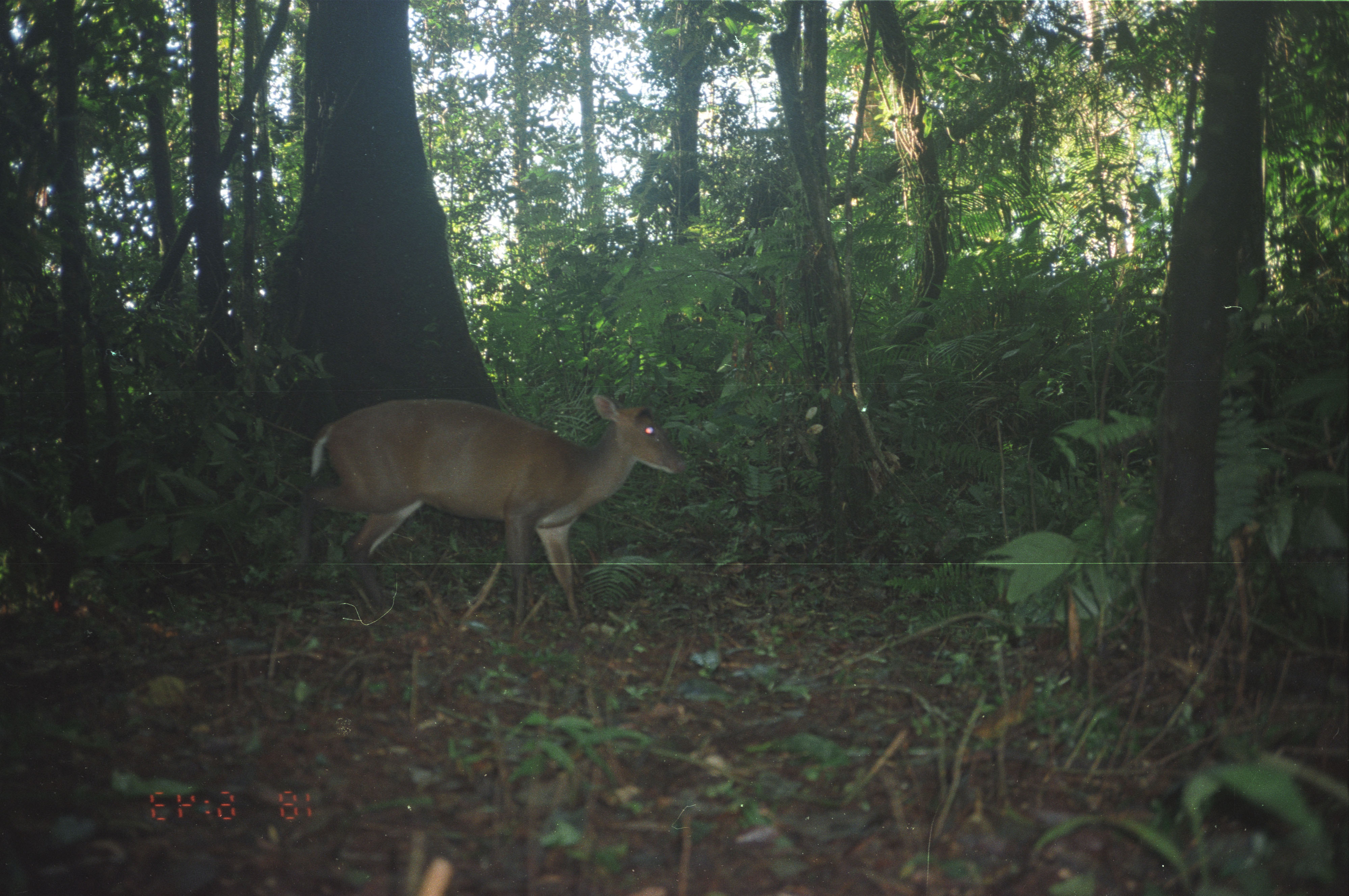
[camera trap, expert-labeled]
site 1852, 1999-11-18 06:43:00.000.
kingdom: Animalia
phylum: Chordata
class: Mammalia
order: Artiodactyla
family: Cervidae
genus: Muntiacus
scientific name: Muntiacus muntjak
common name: southern red muntjac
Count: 1.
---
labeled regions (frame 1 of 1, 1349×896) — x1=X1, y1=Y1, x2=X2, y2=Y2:
muntiacus muntjak: x1=308, y1=394, x2=685, y2=645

··········

> _TRY IT_
From the line containing "genus: Muntiacus" down to the end of the listing above, return each line exactly as it appears and nothing more.

> _SOLUTION TO THIS PROBLEM_
genus: Muntiacus
scientific name: Muntiacus muntjak
common name: southern red muntjac
Count: 1.
---
labeled regions (frame 1 of 1, 1349×896) — x1=X1, y1=Y1, x2=X2, y2=Y2:
muntiacus muntjak: x1=308, y1=394, x2=685, y2=645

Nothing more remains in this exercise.